Automate Deployment
Continuous Integration and Continuous Deployment
Introduction to MLOps
MLOps applies DevOps principles like automation, monitoring, and collaboration to ML systems. However, MLOps requires tailored processes and procedures to manage the ML model lifecycle from development through deployment.
A key aspect of MLOps is applying continuous integration (CI) and continuous deployment (CD).
Teams in the ML process
-
Data engineers
Data engineers are responsible for data sourcing, data cleaning, and data processing. They transform data into a consumable format for ML and data scientist analysis.
-
Data scientists
Data scientists are responsible for model development including model training, evaluation, and monitoring to drive insights from data.
-
ML engineers
ML Engineers are responsible for model deployment, production integration, and monitoring. They standardize ML systems development (Dev) and ML systems deployment (Ops) for continuous delivery of high-performing production ML models.

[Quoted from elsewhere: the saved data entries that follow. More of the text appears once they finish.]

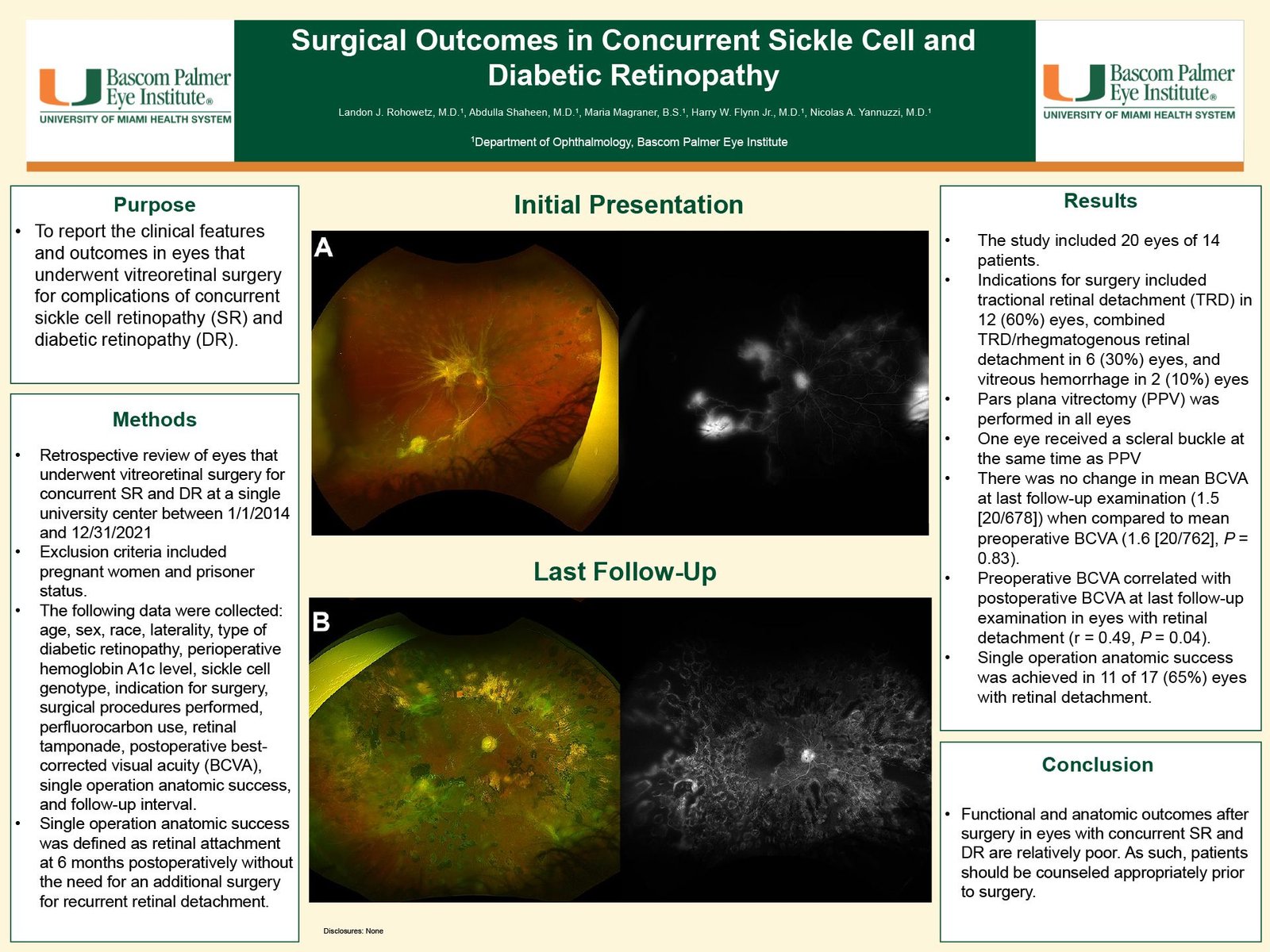 Bascom Palmer Eye Institute®
UNIVERSITY OF MIAMI HEALTH SYSTEM

Surgical Outcomes in Concurrent Sickle Cell and Diabetic Retinopathy

Landon J. Rohowetz, M.D.$^1$, Abdulla Shaheen, M.D.$^1$, Maria Magraner, B.S.$^1$, Harry W. Flynn Jr., M.D.$^1$, Nicolas A. Yannuzzi, M.D.$^1$

$^1$Department of Ophthalmology, Bascom Palmer Eye Institute

Bascom Palmer Eye Institute®
UNIVERSITY OF MIAMI HEALTH SYSTEM

Purpose

• To report the clinical features and outcomes in eyes that underwent vitreoretinal surgery for complications of concurrent sickle cell retinopathy (SR) and diabetic retinopathy (DR).

Methods

• Retrospective review of eyes that underwent vitreoretinal surgery for concurrent SR and DR at a single university center between 1/1/2014 and 12/31/2021
• Exclusion criteria included pregnant women and prisoner status.
• The following data were collected: age, sex, race, laterality, type of diabetic retinopathy, perioperative hemoglobin A1c level, sickle cell genotype, indication for surgery, surgical procedures performed, perfluorocarbon use, retinal tamponade, postoperative best-corrected visual acuity (BCVA), single operation anatomic success, and follow-up interval.
• Single operation anatomic success was defined as retinal attachment at 6 months postoperatively without the need for an additional surgery for recurrent retinal detachment.

Initial Presentation

A

Last Follow-Up

B

Disclosures: None

Results

• The study included 20 eyes of 14 patients.
• Indications for surgery included tractional retinal detachment (TRD) in 12 (60%) eyes, combined TRD/rhegmatogenous retinal detachment in 6 (30%) eyes, and vitreous hemorrhage in 2 (10%) eyes
• Pars plana vitrectomy (PPV) was performed in all eyes
• One eye received a scleral buckle at the same time as PPV
• There was no change in mean BCVA at last follow-up examination (1.5 [20/678]) when compared to mean preoperative BCVA (1.6 [20/762], $P$ = 0.83).
• Preoperative BCVA correlated with postoperative BCVA at last follow-up examination in eyes with retinal detachment (r = 0.49, $P$ = 0.04).
• Single operation anatomic success was achieved in 11 of 17 (65%) eyes with retinal detachment.

Conclusion

• Functional and anatomic outcomes after surgery in eyes with concurrent SR and DR are relatively poor. As such, patients should be counseled appropriately prior to surgery.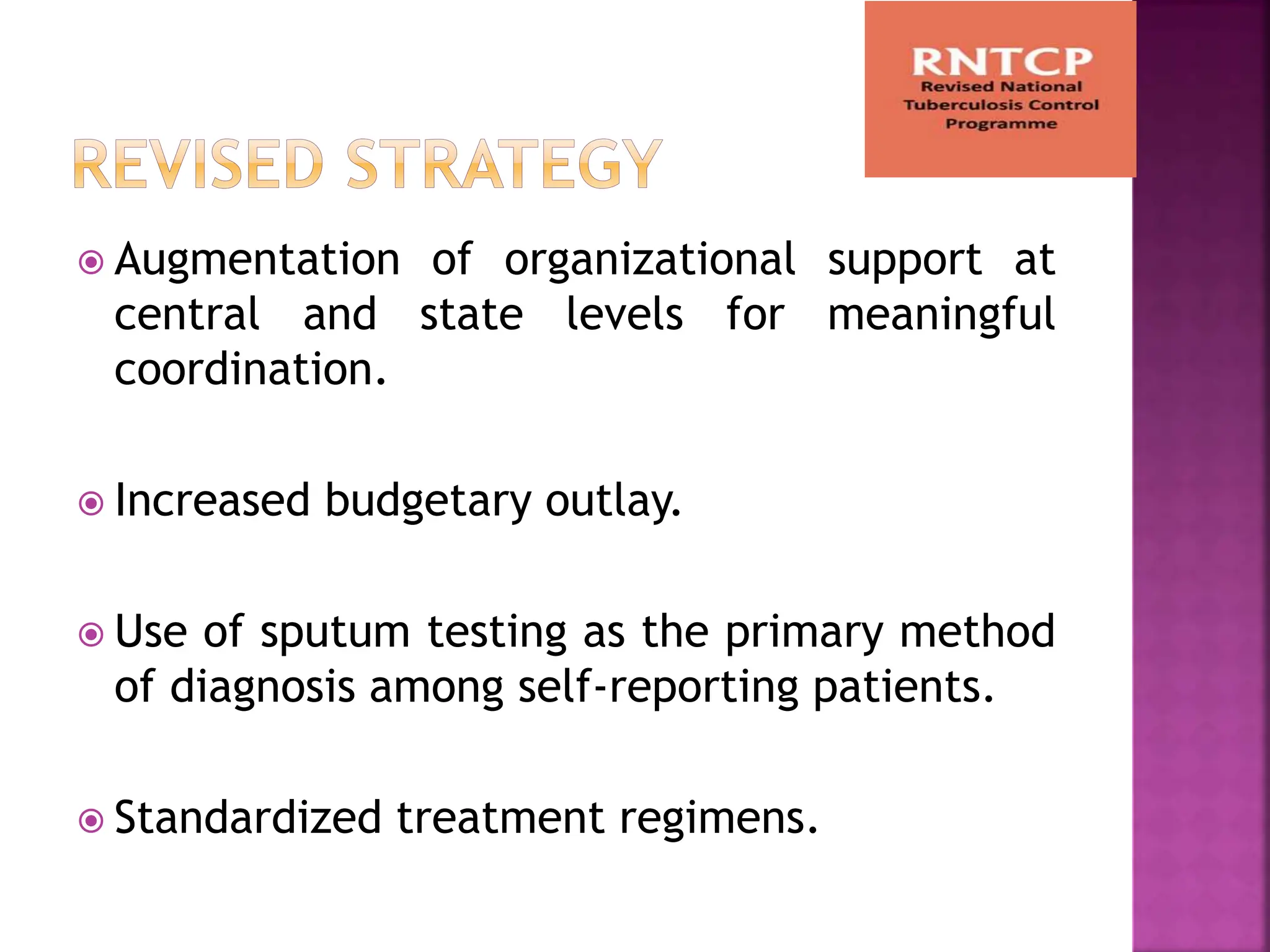 RNTCP
Revised National Tuberculosis Control Programme

REVISED STRATEGY

Augmentation of organizational support at central and state levels for meaningful coordination.

Increased budgetary outlay.

Use of sputum testing as the primary method of diagnosis among self-reporting patients.

Standardized treatment regimens.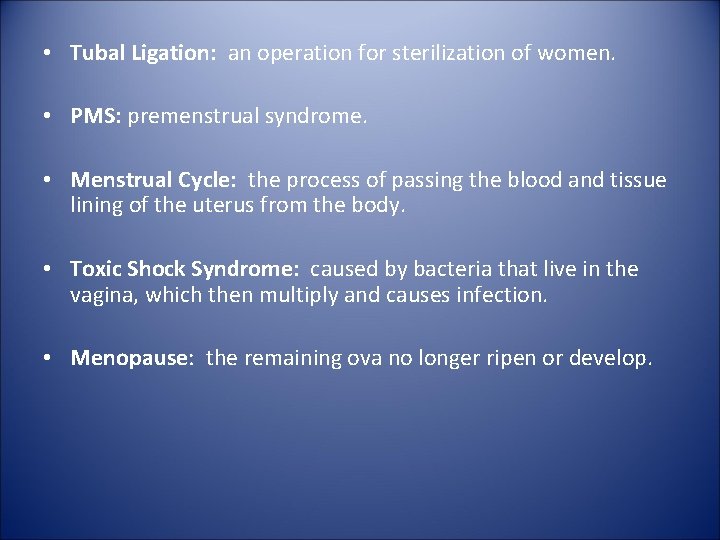 • Tubal Ligation: an operation for sterilization of women.

• PMS: premenstrual syndrome.

• Menstrual Cycle: the process of passing the blood and tissue lining of the uterus from the body.

• Toxic Shock Syndrome: caused by bacteria that live in the vagina, which then multiply and causes infection.

• Menopause: the remaining ova no longer ripen or develop.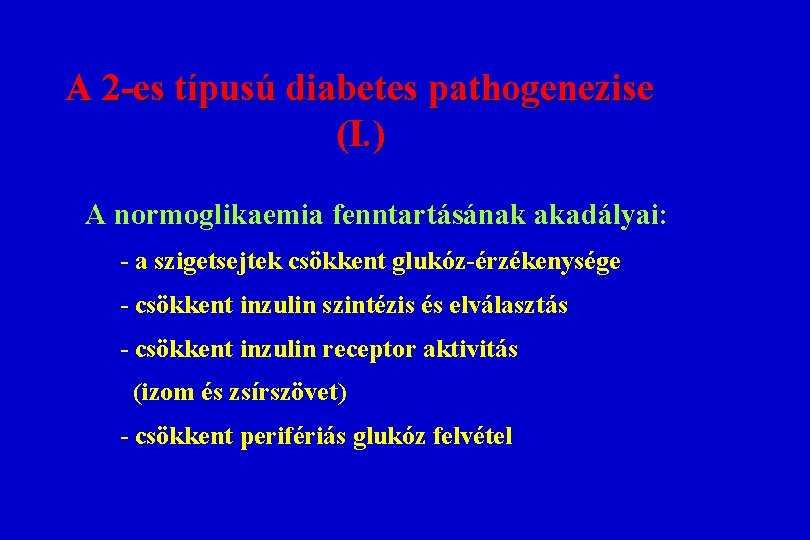 A 2-es típusú diabetes pathogenezise (I.)

A normoglikaemia fenntartásának akadályai:

- a szigetsejtek csökkent glukóz-érzékenysége

- csökkent inzulin szintézis és elválasztás

- csökkent inzulin receptor aktivitás (izom és zsírszövet)

- csökkent perifériás glukóz felvétel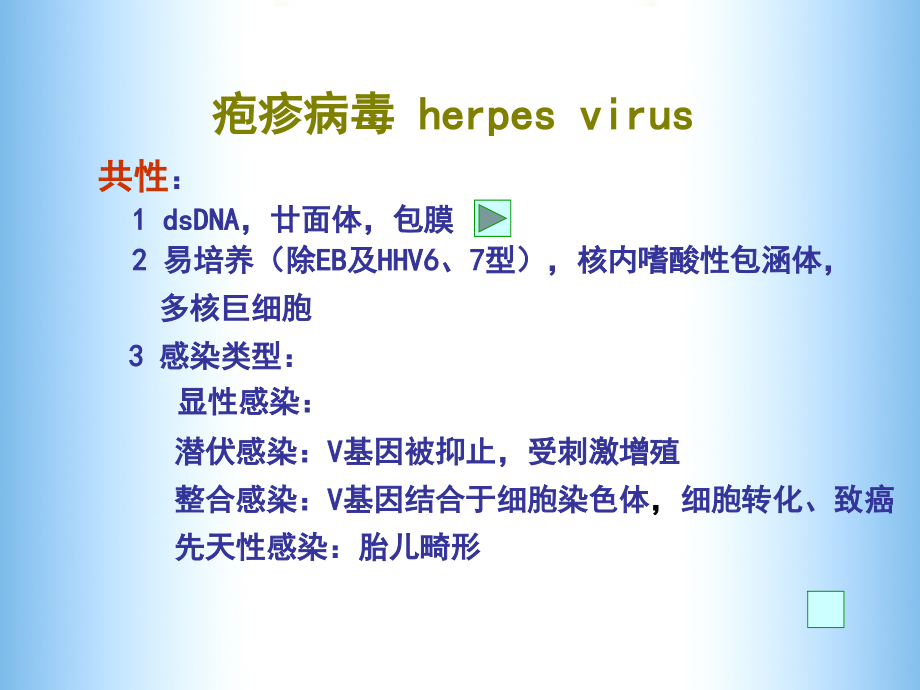 疱疹病毒 herpes virus

共性：

1 dsDNA，廿面体，包膜

2 易培养（除EB及HHV6、7型），核内嗜酸性包涵体，多核巨细胞

3 感染类型：

显性感染：

潜伏感染：V基因被抑止，受刺激增殖

整合感染：V基因结合于细胞染色体，细胞转化、致癌

先天性感染：胎儿畸形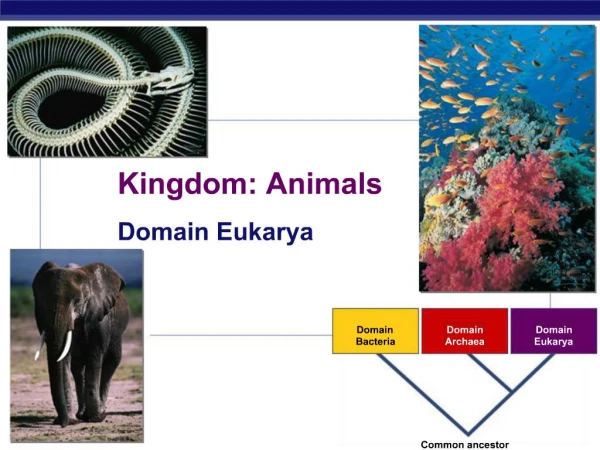 Kingdom: Animals

Domain Eukarya

Domain Bacteria

Domain Archaea

Domain Eukarya

Common ancestor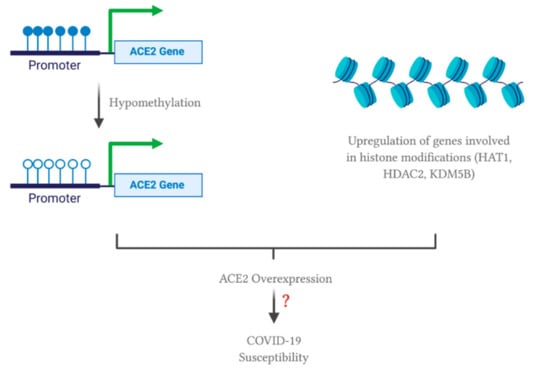 ACE2 Gene

Promoter

Hypomethylation

ACE2 Gene

Promoter

Upregulation of genes involved in histone modifications (HAT1, HDAC2, KDM5B)

ACE2 Overexpression

?

COVID-19 Susceptibility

Independent data and ML code
Data and ML code are separate components that are both critical for developing an effective machine learning system. Although the data and code are independent, they must work together effectively for the system to provide useful outputs. Thoughtful design of both components is essential in machine learning.
-
Data component
Data engineers build and maintain the core infrastructure needed to feed accurate, consistent data to downstream data scientists and machine learning systems. Their foundational data work enables advanced analytics and models.
-
Model building and deployment code
Data scientists own the model build portion of the ML lifecycle. The ML engineer or MLOps engineer creates and manages model deployment code that is part of a model deployment workflow.
Nonfunctional requirements in ML
-
Consistency: Ensures minimal variance between different environments, such as development, staging, production, to maintain model performance.
-
Flexibility: Accommodates a wide range of ML frameworks and technologies to adapt to changing requirements.
-
Reproducibility: Recreates past experiments and training processes to ensure model reliability and traceability.
-
Reusability: Designs components that can be reused across different ML projects to improve efficiency and reduce development time.
-
Scalability: Ensures the scaling of resources, such as compute, storage, memory, to handle increased demand and data volumes.
-
Auditability: Provides comprehensive logs, versioning, and dependency tracking of all ML artifacts for transparency and compliance.
-
Explainability: Incorporates techniques that promote decision transparency and model interpretability.
Comparing the ML workflow with DevOps
Machine learning projects have unique complexities compared to traditional software development.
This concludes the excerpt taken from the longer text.